WHAT YOU WILL DO
Extend the review of The Dread's album The Plastination of Otis T. Fernbank, writing what follows its final sentence.

SOURCE DOCUMENT
* BEGIN *

The Dread, The Plastination of Otis T. Fernbank

dread_otisPlastination: (n) A technique or process used in anatomy to preserve bodies or body parts.

I looked up the definition of “plastination” in hopes that it might give me some deeper insight into this intriguingly titled offering from The Dread. It didn’t, but the good news is that you don’t need the background to enjoy this weird journey. Picture if you will a kind of electro-acoustic outing with its roots in sort of a back-country down-home aesthetic that dropped a tab of acid and then started talking. This is pay-attention music, or more like pay attention or you might get lost. Or consumed by sound. One or the other. Either way, not a bad thing. Everything rises up out of a fog, like the blues-tinged swirl of the opener, “Goodbye, Otis, See You Soon.” When twangy guitars meet backward echoes and dense, dark washes of sound, the mix is both catchy and off-putting. But cool. As you can tell, this release puts me in several minds at once, and I like it. The title track lurches in with a twisted gnarl of sound bits but resolves itself into a bass-drum-driven drone that locks me in—and kind of creeps me out. “Roll in the Slicing Machine” gets its rock on when it ramps up, and it’s loaded with gorgeous psychedelia. “Otis Doesn’t Feel Himself These Days” exhibits a low-speed power, a kind of sonic wedge to open your mind. Loads of bass helps, and a vocal drop that lays in a Sunday-go-to-meeting vibe. And then there’s the raw, drum-fueled ritual of “The Music Will Set You Free…” This piece builds to a huge sound with a wall of guitar noise, practically baring its teeth at you and daring you to get close.

* END *

MATERIAL PROVIDED
* BEGIN *

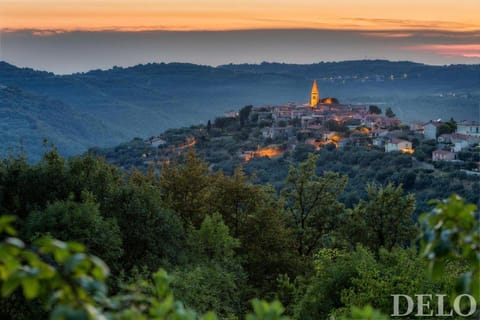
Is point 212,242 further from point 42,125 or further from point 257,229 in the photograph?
point 42,125

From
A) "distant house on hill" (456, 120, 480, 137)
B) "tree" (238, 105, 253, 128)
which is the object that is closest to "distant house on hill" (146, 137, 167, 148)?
"tree" (238, 105, 253, 128)

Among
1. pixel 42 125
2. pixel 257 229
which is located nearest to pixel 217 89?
pixel 42 125

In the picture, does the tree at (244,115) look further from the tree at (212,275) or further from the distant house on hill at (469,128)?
the tree at (212,275)

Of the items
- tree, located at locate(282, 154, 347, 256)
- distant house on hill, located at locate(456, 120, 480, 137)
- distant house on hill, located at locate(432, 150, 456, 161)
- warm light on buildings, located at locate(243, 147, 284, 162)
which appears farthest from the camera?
distant house on hill, located at locate(456, 120, 480, 137)

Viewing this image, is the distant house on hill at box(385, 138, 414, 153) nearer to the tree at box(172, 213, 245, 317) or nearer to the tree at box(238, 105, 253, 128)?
the tree at box(238, 105, 253, 128)

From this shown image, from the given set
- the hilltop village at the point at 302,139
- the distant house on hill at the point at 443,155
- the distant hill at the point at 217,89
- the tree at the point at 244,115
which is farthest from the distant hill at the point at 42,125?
the distant house on hill at the point at 443,155
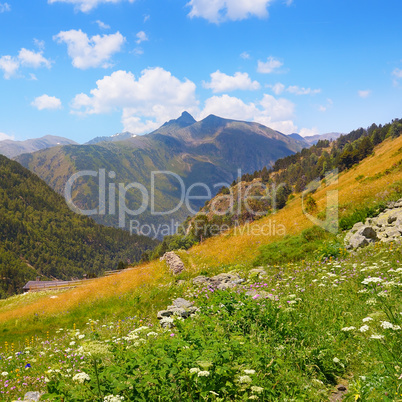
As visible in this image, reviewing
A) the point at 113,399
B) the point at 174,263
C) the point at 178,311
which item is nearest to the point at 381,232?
the point at 178,311

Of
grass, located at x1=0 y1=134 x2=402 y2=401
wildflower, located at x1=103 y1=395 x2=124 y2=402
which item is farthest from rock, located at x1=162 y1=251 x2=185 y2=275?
wildflower, located at x1=103 y1=395 x2=124 y2=402

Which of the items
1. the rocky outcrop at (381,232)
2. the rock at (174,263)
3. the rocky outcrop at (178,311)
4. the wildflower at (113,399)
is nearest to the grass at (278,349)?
the wildflower at (113,399)

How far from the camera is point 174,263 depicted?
2238 centimetres

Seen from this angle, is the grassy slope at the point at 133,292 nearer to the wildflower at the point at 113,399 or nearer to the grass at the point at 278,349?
the grass at the point at 278,349

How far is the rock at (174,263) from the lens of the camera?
70.5ft

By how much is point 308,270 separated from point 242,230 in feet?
56.5

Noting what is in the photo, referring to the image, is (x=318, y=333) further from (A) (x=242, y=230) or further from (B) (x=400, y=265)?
(A) (x=242, y=230)

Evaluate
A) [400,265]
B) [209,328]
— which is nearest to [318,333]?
[209,328]

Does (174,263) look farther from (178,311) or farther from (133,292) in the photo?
(178,311)

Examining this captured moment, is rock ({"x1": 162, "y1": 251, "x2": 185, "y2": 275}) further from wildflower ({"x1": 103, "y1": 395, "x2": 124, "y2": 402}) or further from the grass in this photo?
wildflower ({"x1": 103, "y1": 395, "x2": 124, "y2": 402})

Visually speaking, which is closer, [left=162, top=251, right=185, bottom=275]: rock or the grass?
the grass

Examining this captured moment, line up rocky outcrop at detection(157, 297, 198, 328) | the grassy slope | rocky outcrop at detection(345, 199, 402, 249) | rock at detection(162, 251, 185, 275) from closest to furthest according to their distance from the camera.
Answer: rocky outcrop at detection(157, 297, 198, 328) → rocky outcrop at detection(345, 199, 402, 249) → the grassy slope → rock at detection(162, 251, 185, 275)

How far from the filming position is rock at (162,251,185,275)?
21.5m

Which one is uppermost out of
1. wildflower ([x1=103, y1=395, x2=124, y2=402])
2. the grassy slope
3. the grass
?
wildflower ([x1=103, y1=395, x2=124, y2=402])
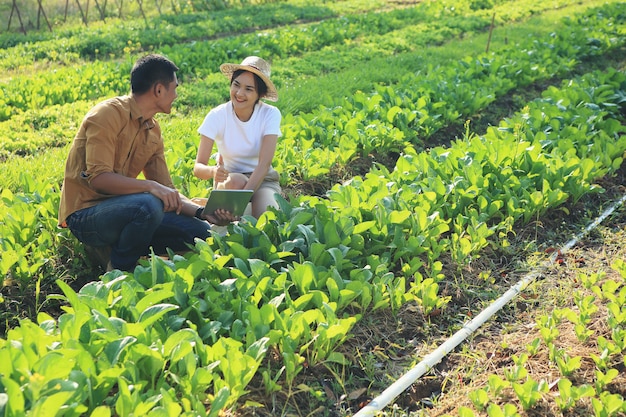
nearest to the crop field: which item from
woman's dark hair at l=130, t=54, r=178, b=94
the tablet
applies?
the tablet

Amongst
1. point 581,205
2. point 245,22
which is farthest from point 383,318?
A: point 245,22

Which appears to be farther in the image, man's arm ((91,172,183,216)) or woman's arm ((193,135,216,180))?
woman's arm ((193,135,216,180))

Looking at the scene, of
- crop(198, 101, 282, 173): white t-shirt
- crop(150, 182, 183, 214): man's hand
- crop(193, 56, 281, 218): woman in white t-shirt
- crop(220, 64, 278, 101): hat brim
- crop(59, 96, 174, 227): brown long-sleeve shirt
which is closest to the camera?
crop(59, 96, 174, 227): brown long-sleeve shirt

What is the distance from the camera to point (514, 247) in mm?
5250

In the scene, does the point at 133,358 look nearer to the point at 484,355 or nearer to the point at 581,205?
the point at 484,355

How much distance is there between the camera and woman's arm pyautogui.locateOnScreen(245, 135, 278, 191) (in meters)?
5.14

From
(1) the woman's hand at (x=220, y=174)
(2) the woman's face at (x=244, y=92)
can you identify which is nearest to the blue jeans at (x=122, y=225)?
(1) the woman's hand at (x=220, y=174)

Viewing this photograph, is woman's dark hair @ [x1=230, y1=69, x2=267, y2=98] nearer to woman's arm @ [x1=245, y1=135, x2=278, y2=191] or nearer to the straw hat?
the straw hat

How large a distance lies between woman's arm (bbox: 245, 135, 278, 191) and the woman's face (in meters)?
0.28

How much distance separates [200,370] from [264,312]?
595mm

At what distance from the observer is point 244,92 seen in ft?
17.0

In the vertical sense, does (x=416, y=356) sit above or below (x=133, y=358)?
below

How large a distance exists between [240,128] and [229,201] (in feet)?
2.76

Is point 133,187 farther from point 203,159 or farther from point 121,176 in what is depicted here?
point 203,159
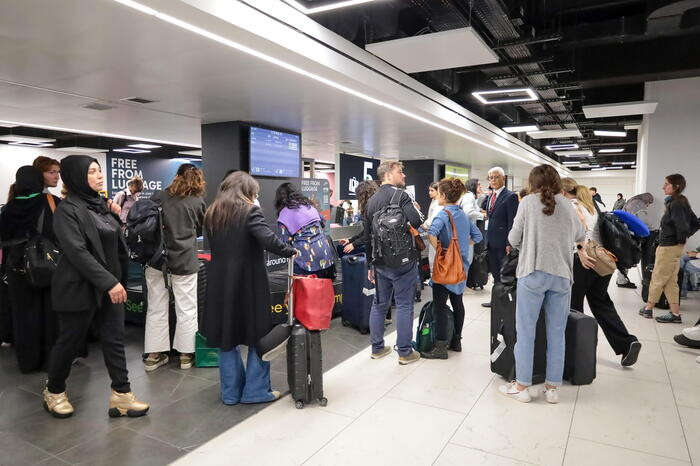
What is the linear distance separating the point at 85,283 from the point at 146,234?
30.5 inches

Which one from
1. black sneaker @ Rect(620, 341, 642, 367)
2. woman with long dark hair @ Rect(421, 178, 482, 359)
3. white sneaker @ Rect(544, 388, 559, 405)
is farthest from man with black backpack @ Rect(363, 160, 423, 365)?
black sneaker @ Rect(620, 341, 642, 367)

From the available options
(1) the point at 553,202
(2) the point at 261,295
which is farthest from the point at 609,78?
(2) the point at 261,295

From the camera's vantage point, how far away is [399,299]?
352 centimetres

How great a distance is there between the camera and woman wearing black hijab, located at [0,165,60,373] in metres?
3.35

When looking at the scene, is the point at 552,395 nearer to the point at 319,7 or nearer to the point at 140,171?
the point at 319,7

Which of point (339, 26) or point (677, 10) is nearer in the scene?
point (339, 26)

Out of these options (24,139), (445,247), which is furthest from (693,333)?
(24,139)

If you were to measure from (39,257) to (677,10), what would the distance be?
6.63 m

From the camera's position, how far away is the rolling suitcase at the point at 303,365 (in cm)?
289

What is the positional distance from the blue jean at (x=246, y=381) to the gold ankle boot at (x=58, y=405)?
910mm

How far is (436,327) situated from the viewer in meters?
3.84

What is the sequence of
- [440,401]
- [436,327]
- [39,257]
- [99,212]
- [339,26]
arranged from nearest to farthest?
[99,212] < [440,401] < [39,257] < [436,327] < [339,26]

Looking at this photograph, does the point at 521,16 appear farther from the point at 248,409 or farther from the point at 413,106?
the point at 248,409

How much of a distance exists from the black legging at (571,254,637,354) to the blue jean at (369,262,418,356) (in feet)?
4.11
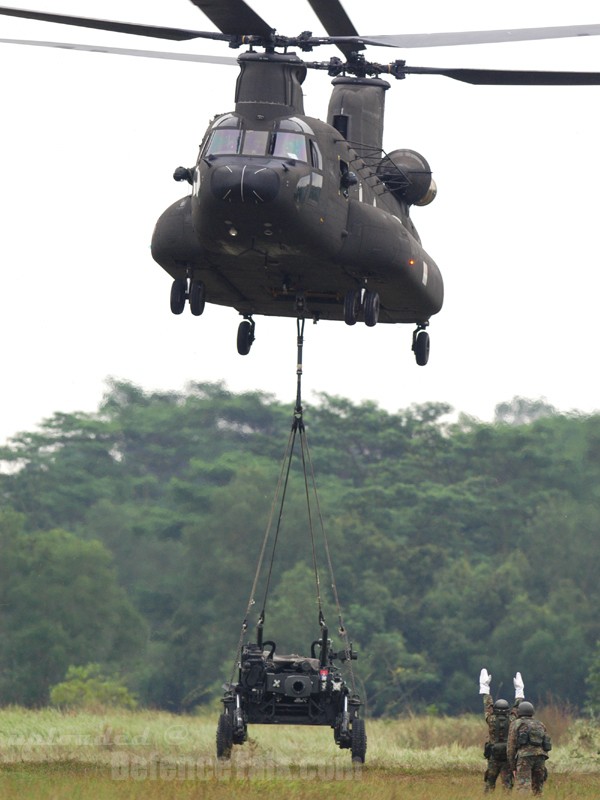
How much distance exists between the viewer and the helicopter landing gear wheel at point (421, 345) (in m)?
27.6

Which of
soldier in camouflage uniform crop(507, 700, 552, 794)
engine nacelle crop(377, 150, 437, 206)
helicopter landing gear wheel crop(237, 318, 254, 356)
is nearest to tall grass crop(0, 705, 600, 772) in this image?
soldier in camouflage uniform crop(507, 700, 552, 794)

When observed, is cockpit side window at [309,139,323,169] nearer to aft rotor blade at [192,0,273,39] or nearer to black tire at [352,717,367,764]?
aft rotor blade at [192,0,273,39]

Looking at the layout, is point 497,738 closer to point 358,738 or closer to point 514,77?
point 358,738

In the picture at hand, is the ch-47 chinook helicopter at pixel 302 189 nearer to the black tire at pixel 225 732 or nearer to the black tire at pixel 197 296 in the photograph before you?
the black tire at pixel 197 296

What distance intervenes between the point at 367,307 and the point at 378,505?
42.8 metres

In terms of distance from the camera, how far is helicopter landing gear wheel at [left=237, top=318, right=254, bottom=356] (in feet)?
89.8

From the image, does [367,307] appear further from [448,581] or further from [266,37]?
[448,581]

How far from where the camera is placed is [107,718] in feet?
147

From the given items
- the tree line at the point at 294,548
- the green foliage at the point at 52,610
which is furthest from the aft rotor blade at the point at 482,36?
the green foliage at the point at 52,610

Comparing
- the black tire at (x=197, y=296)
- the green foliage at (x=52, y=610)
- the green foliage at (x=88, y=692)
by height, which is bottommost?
the green foliage at (x=88, y=692)

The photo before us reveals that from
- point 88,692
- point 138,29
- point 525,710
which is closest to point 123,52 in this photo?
point 138,29

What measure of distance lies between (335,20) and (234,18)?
2.04 metres

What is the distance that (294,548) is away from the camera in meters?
63.0

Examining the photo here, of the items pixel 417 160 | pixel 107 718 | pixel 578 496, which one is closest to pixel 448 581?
pixel 578 496
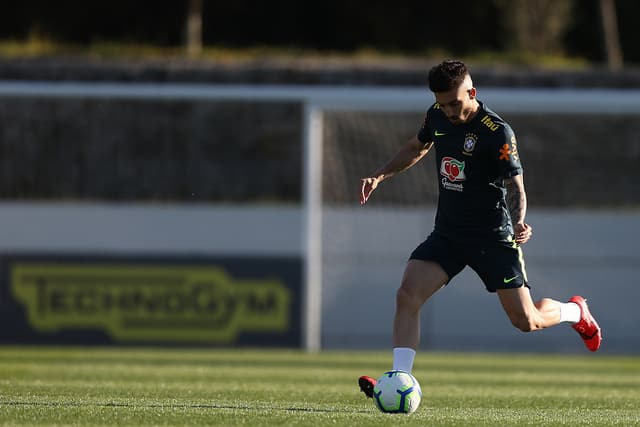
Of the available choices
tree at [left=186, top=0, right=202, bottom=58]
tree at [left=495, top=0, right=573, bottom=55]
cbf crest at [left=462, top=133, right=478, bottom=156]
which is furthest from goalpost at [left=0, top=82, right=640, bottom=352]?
tree at [left=495, top=0, right=573, bottom=55]

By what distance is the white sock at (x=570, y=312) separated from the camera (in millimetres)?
7734

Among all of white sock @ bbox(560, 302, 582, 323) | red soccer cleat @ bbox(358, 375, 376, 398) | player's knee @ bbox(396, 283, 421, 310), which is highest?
player's knee @ bbox(396, 283, 421, 310)

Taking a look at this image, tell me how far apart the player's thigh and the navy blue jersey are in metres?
0.22

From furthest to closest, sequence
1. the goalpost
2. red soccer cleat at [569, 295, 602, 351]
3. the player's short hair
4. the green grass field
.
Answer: the goalpost, red soccer cleat at [569, 295, 602, 351], the player's short hair, the green grass field

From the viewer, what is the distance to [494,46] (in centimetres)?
2870

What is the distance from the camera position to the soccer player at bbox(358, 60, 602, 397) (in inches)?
266

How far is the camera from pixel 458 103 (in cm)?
666

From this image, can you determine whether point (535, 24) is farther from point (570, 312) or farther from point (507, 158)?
point (507, 158)

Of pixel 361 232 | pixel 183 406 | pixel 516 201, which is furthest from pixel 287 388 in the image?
pixel 361 232

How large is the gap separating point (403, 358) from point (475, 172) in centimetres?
110

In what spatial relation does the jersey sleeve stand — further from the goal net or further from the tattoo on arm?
the goal net

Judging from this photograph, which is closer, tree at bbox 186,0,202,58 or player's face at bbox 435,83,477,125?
player's face at bbox 435,83,477,125

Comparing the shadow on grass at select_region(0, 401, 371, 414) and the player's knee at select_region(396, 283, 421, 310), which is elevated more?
the player's knee at select_region(396, 283, 421, 310)

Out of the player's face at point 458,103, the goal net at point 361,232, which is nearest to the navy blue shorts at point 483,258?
the player's face at point 458,103
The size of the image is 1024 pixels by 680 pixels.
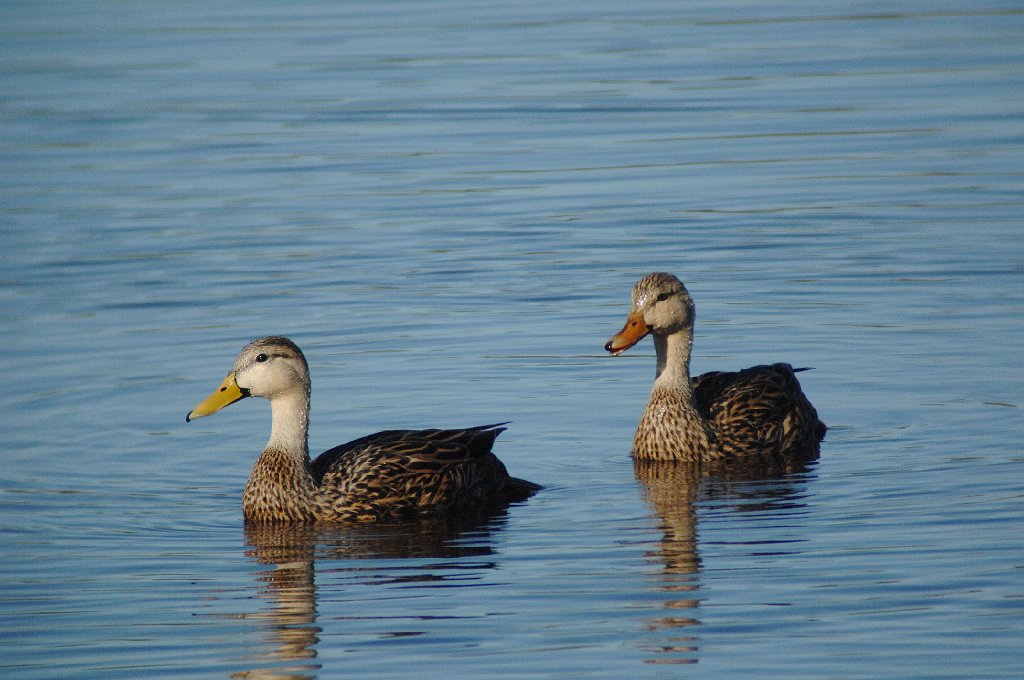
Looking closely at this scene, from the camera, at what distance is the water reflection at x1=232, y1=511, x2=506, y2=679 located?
915 centimetres

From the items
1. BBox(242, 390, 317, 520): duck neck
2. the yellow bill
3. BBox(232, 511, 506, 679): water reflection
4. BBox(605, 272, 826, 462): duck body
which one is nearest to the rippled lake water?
BBox(232, 511, 506, 679): water reflection

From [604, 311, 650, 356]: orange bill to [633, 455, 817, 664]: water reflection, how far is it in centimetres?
84

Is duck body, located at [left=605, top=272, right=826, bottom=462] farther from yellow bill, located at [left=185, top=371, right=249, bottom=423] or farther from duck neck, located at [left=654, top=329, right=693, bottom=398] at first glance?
yellow bill, located at [left=185, top=371, right=249, bottom=423]

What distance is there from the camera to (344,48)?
3419 centimetres

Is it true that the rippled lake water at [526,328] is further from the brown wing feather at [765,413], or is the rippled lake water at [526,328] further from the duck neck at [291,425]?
the duck neck at [291,425]

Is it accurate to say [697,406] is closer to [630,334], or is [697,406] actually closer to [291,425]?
[630,334]

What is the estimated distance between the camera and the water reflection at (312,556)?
915cm

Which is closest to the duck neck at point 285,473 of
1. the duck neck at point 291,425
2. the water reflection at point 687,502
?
the duck neck at point 291,425

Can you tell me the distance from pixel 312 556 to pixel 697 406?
3.63 meters

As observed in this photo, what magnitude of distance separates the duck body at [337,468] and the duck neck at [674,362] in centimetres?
201

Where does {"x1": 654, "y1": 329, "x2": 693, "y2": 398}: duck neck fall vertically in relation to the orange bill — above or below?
below

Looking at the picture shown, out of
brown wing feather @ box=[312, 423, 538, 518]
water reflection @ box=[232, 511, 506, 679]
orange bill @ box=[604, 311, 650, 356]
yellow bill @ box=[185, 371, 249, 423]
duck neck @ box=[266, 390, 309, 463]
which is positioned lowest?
water reflection @ box=[232, 511, 506, 679]

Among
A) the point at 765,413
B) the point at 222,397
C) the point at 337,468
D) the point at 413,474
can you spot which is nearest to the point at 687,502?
the point at 765,413

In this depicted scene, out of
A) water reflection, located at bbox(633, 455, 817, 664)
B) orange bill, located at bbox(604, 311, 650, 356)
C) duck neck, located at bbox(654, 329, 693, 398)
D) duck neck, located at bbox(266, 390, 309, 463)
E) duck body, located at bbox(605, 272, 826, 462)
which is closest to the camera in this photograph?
water reflection, located at bbox(633, 455, 817, 664)
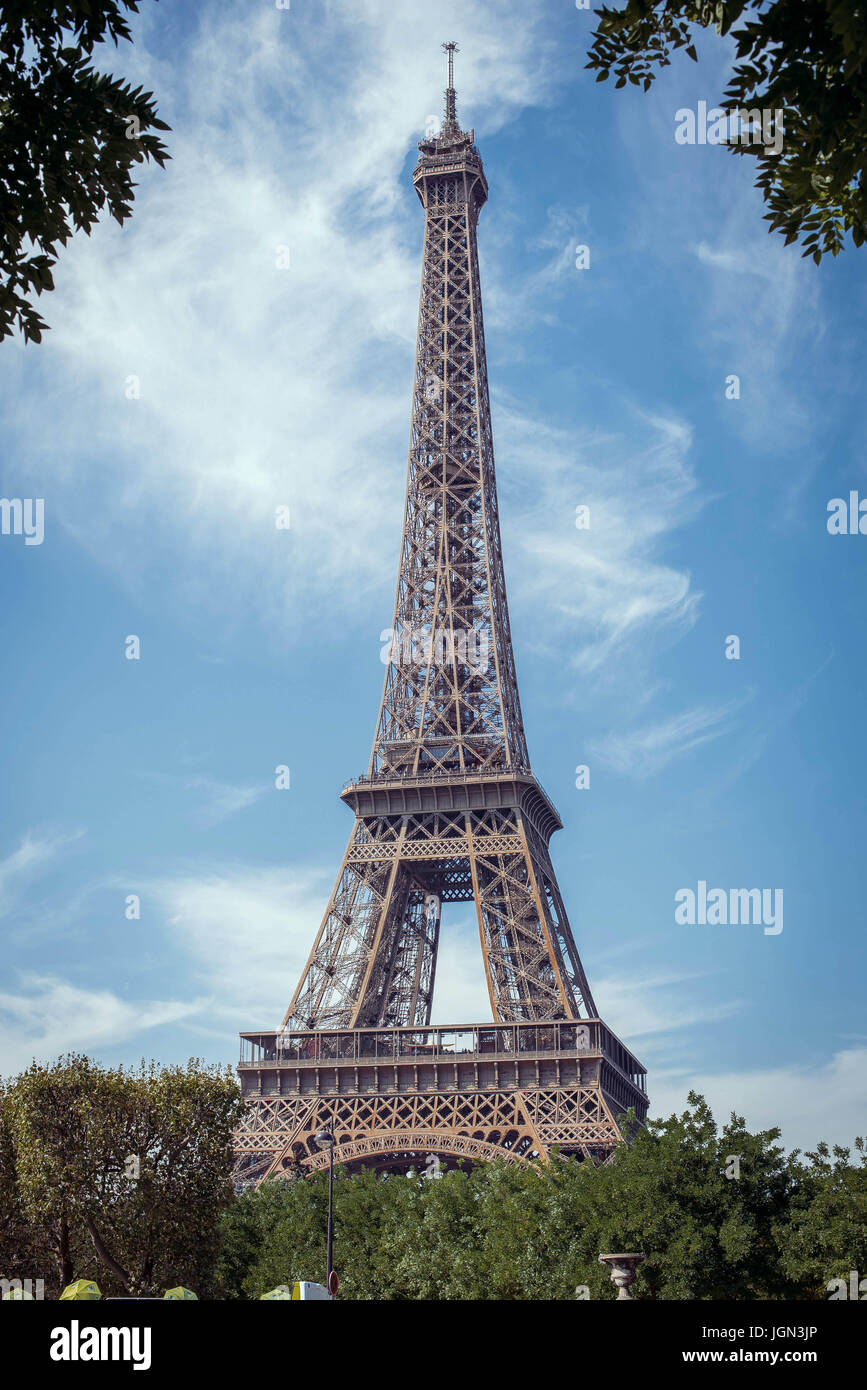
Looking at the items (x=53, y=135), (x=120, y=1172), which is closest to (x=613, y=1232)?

* END *

RIGHT ANSWER
This release consistently surprised me as I listened to it over and over. It’s got an unexpected quality to it, a compelling oddness that picks up a lot of strength and credibility from how well-made it is. Don’t get me wrong—if you’re not into somewhat challenging music, this probably isn’t for you. Its patchwork narrative, its mash of sources, its refusal to be one thing at a time can all easily put off less intrepid listeners. But wrapping your head around this—and, more to the point, sending your noggin deep inside it—is well worth the effort. An inventive and smart bit of work from The Dread.

Available at Bandcamp.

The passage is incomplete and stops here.